MalL samples a larger conformational space than KSI, occupying and regularly switching between a number of structural clusters along the simulation trajectories, related primarily to changes in loops surrounding the active site (Fig. 2d; Supplementary Notes 4 and 5, Supplementary Table 2, Supplementary Fig. 8, 10 and 11). Due to the presence of multiple conformational clusters, consideration of the system over the full simulation time overinflates the enthalpy variance. However, calculating variances for each cluster (as for KSI) does not take into account that frequent switches between the distinct conformational states will also contribute to the variance. In addition, several clusters are dominated by one state only (Supplementary Fig. 11). To be independent of clustering and account for switching between conformational substates, enthalpy variance was calculated using a moving window along the simulation trajectory for each simulation, and subsequent averaging. The ‘window’ for the moving average was varied between 5 and 80 ns and calculated \({\mathrm{\Delta }}C_P^\ddagger\) values converge when the window size is between 40 and 80 ns (Fig. 2f, Supplementary Table 4). Thus, the calculated \({\mathrm{\Delta }}C_P^\ddagger\) values for MalL converge on a value of −10.0 ± 1.7 kJ mol−1 K−1 (using a window of 70 ns), which is within the error range of the experimentally determined \({\mathrm{\Delta }}C_P^\ddagger\) value of –11.6 ± 0.4 kJ mol−1 K−1.

Local and global contributions to \({\mathrm{\Delta }}C_P^\ddagger\)

The observation that \({\mathrm{\Delta }}C_P^\ddagger\) values calculated from extensive conformational sampling agree with those determined experimentally allows meaningful analysis of the differences between the two ensembles. A significant part of \({\mathrm{\Delta }}C_P^\ddagger\) resides in the protein backbone (in agreement with experiments that suggest side-chains contribute only a fraction to the total protein heat capacity17; Supplementary Table 5), although the contribution of side-chains cannot be ignored. Striking results emerge from analysing contributions from different regions of the enzymes, by calculating \({\mathrm{\Delta }}C_P^\ddagger\) values for parts of the structures (by recalculating energies and their variances for specific regions only; Fig. 3). Energy contributions from interactions with neighbouring regions are not included, and therefore one should not expect these ‘partial’ \({\mathrm{\Delta }}C_P^\ddagger\) values to add-up to the total value. They do, however, offer new quantitative insights. Conceptually, one may expect differences in partial \({\mathrm{\Delta }}C_P^\ddagger\) values to align with regions that differ in flexibility.

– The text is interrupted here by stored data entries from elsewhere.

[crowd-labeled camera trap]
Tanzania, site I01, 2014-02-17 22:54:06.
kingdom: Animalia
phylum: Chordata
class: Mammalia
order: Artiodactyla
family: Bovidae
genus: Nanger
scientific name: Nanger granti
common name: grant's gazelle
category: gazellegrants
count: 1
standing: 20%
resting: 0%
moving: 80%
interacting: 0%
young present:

This is largely true for some small regions with clear differences in flexibility (e.g. residues 46–70 for KSI; residues 250–321 and 374–459 for MalL; see Fig. 3), but is not obvious throughout the structure, especially for larger regions. Crucially, differences in \({\mathrm{\Delta }}C_P^\ddagger\) are distributed across the full protein structure, whereas significant differences in flexibility are limited to regions that interact with the ligand bound in the active site. This observation bears similarity with the findings of Homans and others regarding entropy differences upon protein–ligand binding: unfavourable entropic contributions (restricted protein dynamics) around the binding site were observed to be (partially) offset by increases in the amplitude of motions in adjacent protein regions15,16.

Fig. 3
figure 3

Structural fluctuations and partial heat capacity differences between reactant state and transition-state analogue complexes. Top: root-mean square fluctuations from 50–500 ns MD simulations for KSI (left) and MalL (right). Thin lines are individual runs, thick lines the average of ten runs. Residues for which the Cα RMSF difference between states are significant (p < 0.01 as determined by a two-sample t-test) are indicated by grey diamonds (full data in Supplementary Fig. 7). Middle: calculated partial \({\mathrm{\Delta }}C_P^\ddagger\) values for protein regions. Values including contribution from the ligand are indicated (*). Bottom: illustration of KSI (left) and MalL (right) coloured based on partial \({\mathrm{\Delta }}C_P^\ddagger\) regions from the middle pane. Standard deviations are indicated for the total \({\mathrm{\Delta }}C_P^\ddagger\) values; see Supplementary Table 5 for residue ranges and standard deviations for partial \({\mathrm{\Delta }}C_P^\ddagger\) values. Transition-state analogues are shown with space-filling spheres

KSI, as a dimer, offers the opportunity to assess the dynamical role of the monomer that is distal to substrate turnover. The distal monomer of KSI is the main contributor to reduce \({\mathrm{\Delta }}C_P^\ddagger\) at the TS (Fig. 3). Overall, the catalytic monomer contributes a positive \({\mathrm{\Delta }}C_P^\ddagger\); the N- and C-terminal regions forming the back of the active site and more remote regions contribute a positive \({\mathrm{\Delta }}C_P^\ddagger\), while helix 48–59 that closes over the active site opposite from the catalytic Asp38 rigidifies and contributes a negative \({\mathrm{\Delta }}C_P^\ddagger\). The finding that the non-catalytic chain is as a significant contributor to negative \({\mathrm{\Delta }}C_P^\ddagger\) points to an important role for the oligomer in the temperature dependence of the catalytic process. Enzyme oligomerization is common, indicating an evolutionary advantage25; however, the functional purpose of these quaternary interactions is not well understood. If interactions are optimised to allow global contributions from changes in the distribution of vibrational modes across the multimer26, oligomerization may provide a means to tune the temperature dependence of rates through global contributions to the overall C P change.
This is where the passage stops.